→ **Übungsaufgaben**:
- a) Entnimm dem Text über das Ørestad-Gymnasium wortgetreu den Abschnitt, der mit „Das Gymnasium in“ beginnt und mit „dessen Bestandteil wird.“ endet.
- b) Prüfe anhand des Textes über das Ørestad-Gymnasium, ob die folgenden Aussagen zutreffen: (i) Das Konzept der Schule macht Lehrer überflüssig. (ii) Die Schule wurde als vorbildliche Architektur ausgezeichnet. (iii) Das Gebäude hat vier gegeneinander verdrehte Geschosse. Beantworte jede Aussage mit Ja oder Nein und zitiere die entscheidenden Worte wörtlich.
- c) Setze den Text über das Ørestad-Gymnasium im Anschluss an seinen letzten Satz fort.

→ **Dokumenttext**:
####################

Ørestad-Gymnasium
Text: de Waal, Allan, Kopenhagen
Allan de Waal entdeckt in den Räumen des Ørestad-Gymnasiums ein offenes Konzept, das die Lehrer zwar nicht überflüssig macht, aber auf geschlossene Klassenräume fast völlig verzichtet. Mit architektonischen Mitteln wird die Schule zu einem Großraum, in dem verschiedene Unterrichtsformen gleichzeitig praktiziert werden können.
Das Gymnasium in Ørestad, dem neuen Stadtteil von Kopenhagen, sorgt spartenübergreifend für Aufsehen: Zum einen wurde die Schule als vorbildliche Architektur prämiert, zum anderen gilt das Gebäude als Bereicherung der Schulpädagogik und wird oft in internationalen Debatten als Beispiel dafür angeführt, wie ein Schulbau das Lehrkonzept unterstützt, ja sogar zu dessen Bestandteil wird.
Steht man auf der obersten Geschossebene und blickt durch die vier gegeneinander verdrehten Geschosse hinab in das Multi-Foyer, kann einem fast schwindelig werden. Nicht nur, weil einige der Schüler der Versuchung nicht widerstehen können, das geschwungene Treppengeländer herunterzurutschen; und auch nicht deswegen, weil die Aula so groß und hell ist und einen weiten Ausblick in die umgebende Landschaft bietet; sondern, weil deutlich spürbar ist, dass das Ørestad-Gymnasium eine neue Auffassung zeitgemäßer Pädagogik sicht- und erlebbar macht.

####################

→ **Gesammeltes Material**:
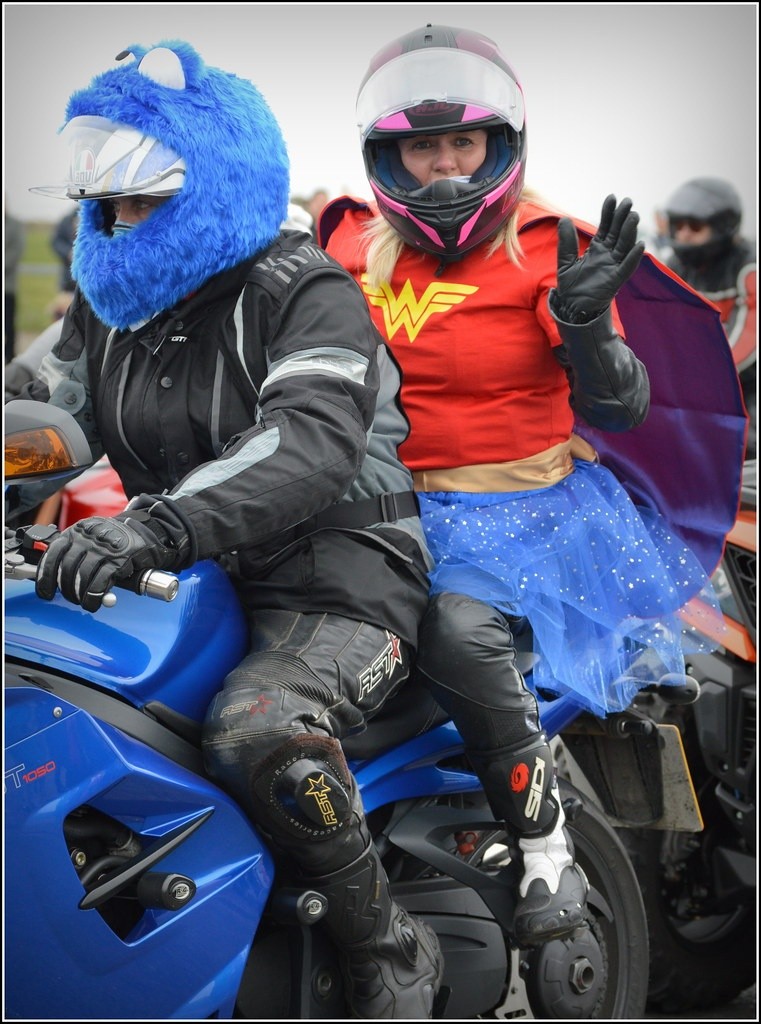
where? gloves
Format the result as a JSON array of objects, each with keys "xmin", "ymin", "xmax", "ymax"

####################

→ **Antworten je Aufgabe**:
- a)
Das Gymnasium in Ørestad, dem neuen Stadtteil von Kopenhagen, sorgt spartenübergreifend für Aufsehen: Zum einen wurde die Schule als vorbildliche Architektur prämiert, zum anderen gilt das Gebäude als Bereicherung der Schulpädagogik und wird oft in internationalen Debatten als Beispiel dafür angeführt, wie ein Schulbau das Lehrkonzept unterstützt, ja sogar zu dessen Bestandteil wird.

- b)
(i) Nein: „das die Lehrer zwar nicht überflüssig macht“
(ii) Ja: „Zum einen wurde die Schule als vorbildliche Architektur prämiert“
(iii) Ja: „durch die vier gegeneinander verdrehten Geschosse“

- c)
Farbige Sitzkissen auf den „Dächern“ der zylinderförmigen Auditorien lassen freie Lounges entstehen, neben Klassenzimmern mit Glaswänden gibt es vollkommen offene Gruppenbereiche mit runden Computertischen auf jeder Etage. Was aber ist der Vorteil von so viel Offenheit und Sichtbarkeit? Erhofft man sich, dass die uneingeschränkte Bewegungsfreiheit zu positiven Mitnahmeeffekten „en passant“ führt?
Nein. Vielmehr sollen die Lehrer reflektieren, welche Unterrichtsform sie für passend erachten; welchen Raum sie für welchen Zweck benötigen – klassischer Frontalunterricht, Gruppenarbeit oder fächerübergreifender Unterricht in einem der zylinderförmigen Mehrzweckräume? Das Gymnasium bietet Platz für rund 1000 Schüler und 100 Lehrer, und obgleich hier vieles beispiellos und neu ist, sind es weiterhin die Lehrer, welche die Verantwortung für den Unterricht tragen, während die Schüler ihre Pflichten erledigen müssen und verantwortlich dafür sind, dass sie etwas lernen.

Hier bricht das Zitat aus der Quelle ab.